Gül yüzlüler

Fotoğraf: Pixabay
HER GÜN
Köpek havlamalarıyla uyanıyorum. Kuşların cıvıltısını bastıran. Televizyonda havlıyormuş gibi konuşan bir adam, güneşli bir sabahı silerek! Selamlarıyla, günaydınlarıyla günü kurutan. Soluk soluğa koşturduğumuz bu kalabalık kentte. Her gün.
IŞILTI
Gece aydınlanıyorsa bir yerinde. Bil ki, parmaklarımız değiyor birbirine. Sabahın erinde evrilerek ışıltılı bir güne…
ÖZGÜRLÜK
Özgürlük, özgür düşünenlerin elinde can bulacaktır. Canları pahasına da olsa.
ÜLKÜ’NÜN ŞİİRİ
Soğuk Otların Altında’dır Ülkü Tamer’in şiiri. Yaşamın ılıklığıyla. Sevda güneşiyle ışıyıp ısıtan.

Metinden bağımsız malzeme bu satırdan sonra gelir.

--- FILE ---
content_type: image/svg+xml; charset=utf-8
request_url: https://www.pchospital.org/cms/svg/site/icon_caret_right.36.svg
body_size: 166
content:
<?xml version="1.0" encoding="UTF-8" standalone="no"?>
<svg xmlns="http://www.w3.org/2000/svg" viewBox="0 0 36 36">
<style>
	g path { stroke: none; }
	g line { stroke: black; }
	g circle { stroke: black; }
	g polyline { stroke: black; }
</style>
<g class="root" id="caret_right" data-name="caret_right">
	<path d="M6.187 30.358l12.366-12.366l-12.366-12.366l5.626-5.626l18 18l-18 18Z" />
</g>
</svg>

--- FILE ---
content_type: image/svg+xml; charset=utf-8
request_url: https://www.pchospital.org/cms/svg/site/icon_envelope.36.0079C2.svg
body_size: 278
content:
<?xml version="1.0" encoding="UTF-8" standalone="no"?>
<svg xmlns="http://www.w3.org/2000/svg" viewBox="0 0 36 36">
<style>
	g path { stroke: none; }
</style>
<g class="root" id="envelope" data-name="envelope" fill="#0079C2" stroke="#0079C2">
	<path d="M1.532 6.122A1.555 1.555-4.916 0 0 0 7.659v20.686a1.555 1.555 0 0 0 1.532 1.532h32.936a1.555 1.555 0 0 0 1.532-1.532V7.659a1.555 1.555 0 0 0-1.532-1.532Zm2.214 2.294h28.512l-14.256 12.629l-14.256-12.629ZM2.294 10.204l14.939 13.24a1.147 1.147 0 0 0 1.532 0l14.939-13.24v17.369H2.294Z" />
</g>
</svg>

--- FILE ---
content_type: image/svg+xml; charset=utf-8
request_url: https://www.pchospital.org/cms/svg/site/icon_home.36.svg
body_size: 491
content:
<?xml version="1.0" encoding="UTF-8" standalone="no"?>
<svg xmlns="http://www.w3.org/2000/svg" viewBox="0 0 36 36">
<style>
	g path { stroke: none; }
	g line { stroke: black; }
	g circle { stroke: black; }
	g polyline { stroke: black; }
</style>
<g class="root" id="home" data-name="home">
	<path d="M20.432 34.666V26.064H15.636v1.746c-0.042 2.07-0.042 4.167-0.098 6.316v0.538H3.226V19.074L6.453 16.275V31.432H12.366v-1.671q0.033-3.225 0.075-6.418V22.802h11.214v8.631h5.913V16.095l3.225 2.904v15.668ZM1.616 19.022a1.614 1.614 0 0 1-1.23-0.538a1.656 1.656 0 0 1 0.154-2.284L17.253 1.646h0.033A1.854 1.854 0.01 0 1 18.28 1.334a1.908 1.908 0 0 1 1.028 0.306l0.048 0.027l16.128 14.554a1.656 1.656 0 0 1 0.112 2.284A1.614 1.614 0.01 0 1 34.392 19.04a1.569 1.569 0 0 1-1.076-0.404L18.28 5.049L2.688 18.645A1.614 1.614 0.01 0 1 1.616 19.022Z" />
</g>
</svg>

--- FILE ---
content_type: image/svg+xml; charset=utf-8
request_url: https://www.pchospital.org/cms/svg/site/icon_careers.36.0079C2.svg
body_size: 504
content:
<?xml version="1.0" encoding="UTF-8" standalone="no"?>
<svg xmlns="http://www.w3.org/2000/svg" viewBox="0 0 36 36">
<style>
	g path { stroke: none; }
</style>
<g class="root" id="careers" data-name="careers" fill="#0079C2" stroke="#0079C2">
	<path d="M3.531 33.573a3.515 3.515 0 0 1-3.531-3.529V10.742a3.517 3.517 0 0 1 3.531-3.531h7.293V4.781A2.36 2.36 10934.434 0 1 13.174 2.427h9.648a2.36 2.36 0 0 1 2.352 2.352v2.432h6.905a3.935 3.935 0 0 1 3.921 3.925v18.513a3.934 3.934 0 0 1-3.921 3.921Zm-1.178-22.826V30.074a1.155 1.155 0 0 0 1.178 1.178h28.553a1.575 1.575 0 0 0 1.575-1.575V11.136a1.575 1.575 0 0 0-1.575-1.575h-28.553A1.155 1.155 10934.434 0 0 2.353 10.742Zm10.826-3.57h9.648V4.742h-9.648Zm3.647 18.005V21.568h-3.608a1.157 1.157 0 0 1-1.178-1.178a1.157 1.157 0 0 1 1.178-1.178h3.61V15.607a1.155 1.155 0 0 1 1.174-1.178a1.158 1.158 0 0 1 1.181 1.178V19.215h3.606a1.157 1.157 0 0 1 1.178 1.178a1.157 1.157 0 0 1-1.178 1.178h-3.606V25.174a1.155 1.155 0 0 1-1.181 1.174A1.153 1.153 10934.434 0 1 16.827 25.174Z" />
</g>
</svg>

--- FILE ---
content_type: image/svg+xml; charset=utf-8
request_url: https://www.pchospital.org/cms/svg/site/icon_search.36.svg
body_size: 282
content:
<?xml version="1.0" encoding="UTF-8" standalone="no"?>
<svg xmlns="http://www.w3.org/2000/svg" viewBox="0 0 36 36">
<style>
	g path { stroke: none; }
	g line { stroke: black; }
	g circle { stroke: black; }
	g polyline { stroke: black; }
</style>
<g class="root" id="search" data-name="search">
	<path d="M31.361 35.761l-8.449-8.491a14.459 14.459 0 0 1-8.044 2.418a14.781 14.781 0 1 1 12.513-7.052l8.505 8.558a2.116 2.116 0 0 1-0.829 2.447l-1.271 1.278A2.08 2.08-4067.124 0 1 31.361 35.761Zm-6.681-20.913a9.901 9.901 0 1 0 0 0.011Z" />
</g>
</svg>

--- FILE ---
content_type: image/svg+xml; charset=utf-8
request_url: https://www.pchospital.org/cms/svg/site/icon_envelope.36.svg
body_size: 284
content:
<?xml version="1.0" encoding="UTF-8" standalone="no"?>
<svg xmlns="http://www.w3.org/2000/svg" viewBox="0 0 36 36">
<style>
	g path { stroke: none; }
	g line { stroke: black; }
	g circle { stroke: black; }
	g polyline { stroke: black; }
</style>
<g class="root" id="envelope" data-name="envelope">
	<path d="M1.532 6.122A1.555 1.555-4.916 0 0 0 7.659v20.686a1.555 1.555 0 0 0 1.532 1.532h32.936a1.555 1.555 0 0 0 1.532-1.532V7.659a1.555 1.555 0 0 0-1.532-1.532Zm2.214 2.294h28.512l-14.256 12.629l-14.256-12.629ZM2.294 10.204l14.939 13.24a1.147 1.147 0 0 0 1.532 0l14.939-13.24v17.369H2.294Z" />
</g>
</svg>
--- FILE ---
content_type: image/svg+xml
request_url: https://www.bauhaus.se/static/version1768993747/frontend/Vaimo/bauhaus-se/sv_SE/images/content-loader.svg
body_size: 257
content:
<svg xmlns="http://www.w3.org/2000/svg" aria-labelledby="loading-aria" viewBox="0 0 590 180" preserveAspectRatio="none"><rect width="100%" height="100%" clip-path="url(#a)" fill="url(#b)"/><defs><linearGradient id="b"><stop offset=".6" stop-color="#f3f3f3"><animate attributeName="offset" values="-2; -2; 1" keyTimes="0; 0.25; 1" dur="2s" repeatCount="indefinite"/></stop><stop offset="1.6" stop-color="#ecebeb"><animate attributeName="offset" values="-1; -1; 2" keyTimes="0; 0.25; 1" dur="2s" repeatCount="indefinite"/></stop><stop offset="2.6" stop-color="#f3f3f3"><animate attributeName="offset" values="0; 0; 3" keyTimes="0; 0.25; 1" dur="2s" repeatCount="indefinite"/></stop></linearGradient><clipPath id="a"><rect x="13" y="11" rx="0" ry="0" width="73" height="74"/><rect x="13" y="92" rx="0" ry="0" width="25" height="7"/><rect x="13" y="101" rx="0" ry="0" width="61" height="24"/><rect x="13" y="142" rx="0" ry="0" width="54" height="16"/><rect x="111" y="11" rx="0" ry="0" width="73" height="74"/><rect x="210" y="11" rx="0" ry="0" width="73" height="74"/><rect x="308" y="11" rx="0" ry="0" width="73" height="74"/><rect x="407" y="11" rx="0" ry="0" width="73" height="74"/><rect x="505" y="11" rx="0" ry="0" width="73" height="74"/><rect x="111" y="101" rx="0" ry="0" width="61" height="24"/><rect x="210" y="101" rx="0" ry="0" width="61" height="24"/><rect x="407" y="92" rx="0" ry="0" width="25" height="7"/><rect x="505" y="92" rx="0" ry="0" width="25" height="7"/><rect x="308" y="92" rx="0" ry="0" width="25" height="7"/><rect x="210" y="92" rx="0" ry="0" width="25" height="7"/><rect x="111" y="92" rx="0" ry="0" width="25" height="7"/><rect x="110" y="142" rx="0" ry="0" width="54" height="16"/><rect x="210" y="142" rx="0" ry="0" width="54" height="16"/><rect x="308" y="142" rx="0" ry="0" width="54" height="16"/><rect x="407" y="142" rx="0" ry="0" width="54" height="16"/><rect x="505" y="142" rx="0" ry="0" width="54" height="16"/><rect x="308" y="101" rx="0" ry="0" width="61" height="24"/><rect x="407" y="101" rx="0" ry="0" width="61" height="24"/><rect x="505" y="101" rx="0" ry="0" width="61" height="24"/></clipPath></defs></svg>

Bu yüzden yaşama bir teşekkürdür Ülkü’nün şiiri.
BAHAR ŞENLİĞİ
Bir gün, bir pazar sabahında, güneş açtığında, güneşli bir pazar sabahında el eleyim seninle. Bir çiçek gibi açan gülüşünle açtırdığın çiçeklerle el ele, kol kola herkesle bir pazar sabahı, bahar şenliğinde.
GÜLÜŞÜN
Gülüşünü özlüyorum, saçlarını dağıtıp havalandırdığın rüzgarınla. Sıcak bir gününde herhangi bir mevsimin, enseni yakan saçlarını topladığın gülüşünle. Bağlayışını saçlarını ince bir paket lastiğiyle. Rüzgarıyla savuruşunu havayı serinleterek. Ferahlatan içimizi. Yürek yüreğe.
GÜL YÜZLÜLER
Seven, sevilen gül yüzlü annelerimiz ya da sevgililerimizdir karanlıkları aydınlığa çeviren. Bizi biz eden. Güzel günlere uzanan bir yolda…
SIKIŞIKLIK
Yollarla, köprülerle, kulelerle, kalabalıkla sıkışık bir kent bizimkisi. Birbirini kesen yolları, köprüleri, kuleleriyle ulaşılamayan. Birbirini çelmeleyen kalabalığıyla yönünü bulamayan. Yolların, köprülerin, kulelerin çevresinde dönüp durarak yerinde sayan kalabalığıyla.
YANSIMASIZ
Ayağımızın altından toprağı, üstümüzden gökyüzünü çekip alıyorlar. Bir örtüyü çeker gibi. Açılan yerlere beton dökülüyor, zehir tüten bacalar yükseliyor. Ne ağaç, ne ot, ne çiçek ne de bir bulut. Çıplak güneşin altında ne insan, ne de bir gölge. Yansıtmayan boş bir aynada.